• _Problem description_: All that should be output is the block of lines below from the line with "MegaDetector max animal confidence: 0.62" to the line with "United States, site archbold_FL-42.", both included, exactly as written.

• _Source data_:
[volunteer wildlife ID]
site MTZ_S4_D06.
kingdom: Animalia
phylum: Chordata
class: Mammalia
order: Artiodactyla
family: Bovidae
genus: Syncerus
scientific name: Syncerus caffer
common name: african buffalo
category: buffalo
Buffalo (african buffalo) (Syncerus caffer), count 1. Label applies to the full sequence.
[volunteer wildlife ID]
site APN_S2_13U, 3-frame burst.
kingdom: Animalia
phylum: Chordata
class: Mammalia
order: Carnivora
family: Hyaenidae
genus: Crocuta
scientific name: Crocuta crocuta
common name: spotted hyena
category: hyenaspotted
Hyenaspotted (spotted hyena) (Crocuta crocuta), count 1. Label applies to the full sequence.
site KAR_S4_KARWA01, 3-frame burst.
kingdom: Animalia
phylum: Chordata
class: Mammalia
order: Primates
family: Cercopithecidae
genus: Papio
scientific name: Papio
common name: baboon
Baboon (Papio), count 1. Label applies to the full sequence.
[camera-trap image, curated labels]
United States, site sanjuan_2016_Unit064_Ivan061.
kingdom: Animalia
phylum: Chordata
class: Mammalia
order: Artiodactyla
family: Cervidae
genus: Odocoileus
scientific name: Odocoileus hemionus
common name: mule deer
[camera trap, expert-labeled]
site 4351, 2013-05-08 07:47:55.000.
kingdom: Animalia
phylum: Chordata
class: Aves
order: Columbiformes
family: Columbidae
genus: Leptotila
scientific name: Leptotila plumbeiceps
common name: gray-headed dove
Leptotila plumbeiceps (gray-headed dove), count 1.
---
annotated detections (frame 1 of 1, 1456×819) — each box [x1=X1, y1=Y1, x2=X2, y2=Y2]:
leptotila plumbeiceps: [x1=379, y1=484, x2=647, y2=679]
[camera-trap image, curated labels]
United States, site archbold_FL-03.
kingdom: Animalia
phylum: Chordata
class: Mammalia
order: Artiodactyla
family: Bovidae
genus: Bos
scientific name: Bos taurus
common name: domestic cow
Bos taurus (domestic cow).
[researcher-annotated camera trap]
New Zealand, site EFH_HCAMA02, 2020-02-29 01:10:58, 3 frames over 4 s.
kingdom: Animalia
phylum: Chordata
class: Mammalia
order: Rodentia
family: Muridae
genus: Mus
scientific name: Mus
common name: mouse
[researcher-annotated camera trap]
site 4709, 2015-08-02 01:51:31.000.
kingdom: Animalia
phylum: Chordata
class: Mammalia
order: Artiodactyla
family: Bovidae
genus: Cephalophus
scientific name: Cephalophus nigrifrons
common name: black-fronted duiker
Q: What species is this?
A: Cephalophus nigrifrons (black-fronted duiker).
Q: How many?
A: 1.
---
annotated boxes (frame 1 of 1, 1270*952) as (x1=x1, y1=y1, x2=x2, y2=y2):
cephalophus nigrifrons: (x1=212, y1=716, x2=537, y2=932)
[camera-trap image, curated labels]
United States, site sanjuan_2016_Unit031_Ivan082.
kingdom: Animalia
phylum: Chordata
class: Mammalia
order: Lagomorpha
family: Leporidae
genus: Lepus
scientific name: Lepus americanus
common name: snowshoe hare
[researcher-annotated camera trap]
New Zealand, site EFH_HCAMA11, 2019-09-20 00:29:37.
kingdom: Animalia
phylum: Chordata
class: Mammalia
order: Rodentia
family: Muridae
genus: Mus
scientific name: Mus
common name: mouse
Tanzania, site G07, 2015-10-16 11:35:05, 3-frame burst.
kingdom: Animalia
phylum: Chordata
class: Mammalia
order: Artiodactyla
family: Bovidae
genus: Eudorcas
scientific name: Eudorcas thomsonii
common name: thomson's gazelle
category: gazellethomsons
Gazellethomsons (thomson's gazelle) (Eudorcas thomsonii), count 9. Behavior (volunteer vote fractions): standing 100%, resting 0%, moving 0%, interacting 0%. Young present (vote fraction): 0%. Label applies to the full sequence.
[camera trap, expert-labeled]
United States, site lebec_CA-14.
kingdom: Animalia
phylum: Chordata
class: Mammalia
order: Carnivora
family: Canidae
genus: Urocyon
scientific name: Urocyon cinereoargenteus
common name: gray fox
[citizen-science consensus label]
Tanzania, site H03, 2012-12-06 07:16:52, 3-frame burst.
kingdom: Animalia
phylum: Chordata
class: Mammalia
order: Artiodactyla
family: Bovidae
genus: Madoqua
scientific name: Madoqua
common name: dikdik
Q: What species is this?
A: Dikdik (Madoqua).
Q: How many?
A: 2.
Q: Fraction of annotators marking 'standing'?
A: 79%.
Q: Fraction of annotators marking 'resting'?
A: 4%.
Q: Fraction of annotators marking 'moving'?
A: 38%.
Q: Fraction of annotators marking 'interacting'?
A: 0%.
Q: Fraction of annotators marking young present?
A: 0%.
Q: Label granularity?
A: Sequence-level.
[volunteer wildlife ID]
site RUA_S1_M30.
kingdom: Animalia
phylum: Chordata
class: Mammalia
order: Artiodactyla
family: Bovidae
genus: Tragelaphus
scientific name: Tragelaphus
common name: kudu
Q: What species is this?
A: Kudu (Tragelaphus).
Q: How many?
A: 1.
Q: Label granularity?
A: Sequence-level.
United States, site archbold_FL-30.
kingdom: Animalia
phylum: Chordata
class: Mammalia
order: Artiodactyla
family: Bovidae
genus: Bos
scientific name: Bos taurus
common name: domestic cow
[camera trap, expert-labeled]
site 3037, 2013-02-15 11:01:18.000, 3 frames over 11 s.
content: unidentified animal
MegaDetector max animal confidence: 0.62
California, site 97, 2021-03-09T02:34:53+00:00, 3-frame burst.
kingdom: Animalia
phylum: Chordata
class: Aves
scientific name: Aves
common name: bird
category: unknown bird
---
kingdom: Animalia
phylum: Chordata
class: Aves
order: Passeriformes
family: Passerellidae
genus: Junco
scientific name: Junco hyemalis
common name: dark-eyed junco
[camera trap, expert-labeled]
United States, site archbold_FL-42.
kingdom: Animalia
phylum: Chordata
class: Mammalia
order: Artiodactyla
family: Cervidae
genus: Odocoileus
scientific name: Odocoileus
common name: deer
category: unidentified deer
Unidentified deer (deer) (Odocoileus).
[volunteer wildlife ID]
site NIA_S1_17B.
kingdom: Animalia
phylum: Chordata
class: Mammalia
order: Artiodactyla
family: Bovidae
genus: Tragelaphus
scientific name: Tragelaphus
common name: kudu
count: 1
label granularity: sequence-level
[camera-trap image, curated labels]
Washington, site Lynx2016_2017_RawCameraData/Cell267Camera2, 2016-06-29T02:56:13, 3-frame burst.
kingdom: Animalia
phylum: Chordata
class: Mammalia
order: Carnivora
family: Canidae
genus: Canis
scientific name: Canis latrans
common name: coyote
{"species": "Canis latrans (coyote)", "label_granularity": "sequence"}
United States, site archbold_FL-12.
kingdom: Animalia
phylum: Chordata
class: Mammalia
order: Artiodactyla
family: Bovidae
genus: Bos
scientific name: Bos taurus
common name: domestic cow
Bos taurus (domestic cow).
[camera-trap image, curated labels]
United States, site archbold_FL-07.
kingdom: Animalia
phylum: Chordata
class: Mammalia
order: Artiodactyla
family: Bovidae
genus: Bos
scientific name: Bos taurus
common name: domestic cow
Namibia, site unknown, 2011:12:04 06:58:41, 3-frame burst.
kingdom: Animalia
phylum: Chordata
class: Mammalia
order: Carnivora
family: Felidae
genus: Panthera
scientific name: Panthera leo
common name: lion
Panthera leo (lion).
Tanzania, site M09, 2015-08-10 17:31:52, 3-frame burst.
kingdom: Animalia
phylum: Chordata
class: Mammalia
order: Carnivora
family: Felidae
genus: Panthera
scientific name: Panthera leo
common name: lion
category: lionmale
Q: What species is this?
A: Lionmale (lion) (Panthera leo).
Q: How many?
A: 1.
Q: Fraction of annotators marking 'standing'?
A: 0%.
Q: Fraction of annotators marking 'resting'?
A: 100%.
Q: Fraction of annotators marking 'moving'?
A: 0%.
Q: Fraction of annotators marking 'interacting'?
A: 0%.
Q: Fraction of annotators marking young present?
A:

• _Answer box_:
MegaDetector max animal confidence: 0.62
California, site 97, 2021-03-09T02:34:53+00:00, 3-frame burst.
kingdom: Animalia
phylum: Chordata
class: Aves
scientific name: Aves
common name: bird
category: unknown bird
---
kingdom: Animalia
phylum: Chordata
class: Aves
order: Passeriformes
family: Passerellidae
genus: Junco
scientific name: Junco hyemalis
common name: dark-eyed junco
[camera trap, expert-labeled]
United States, site archbold_FL-42.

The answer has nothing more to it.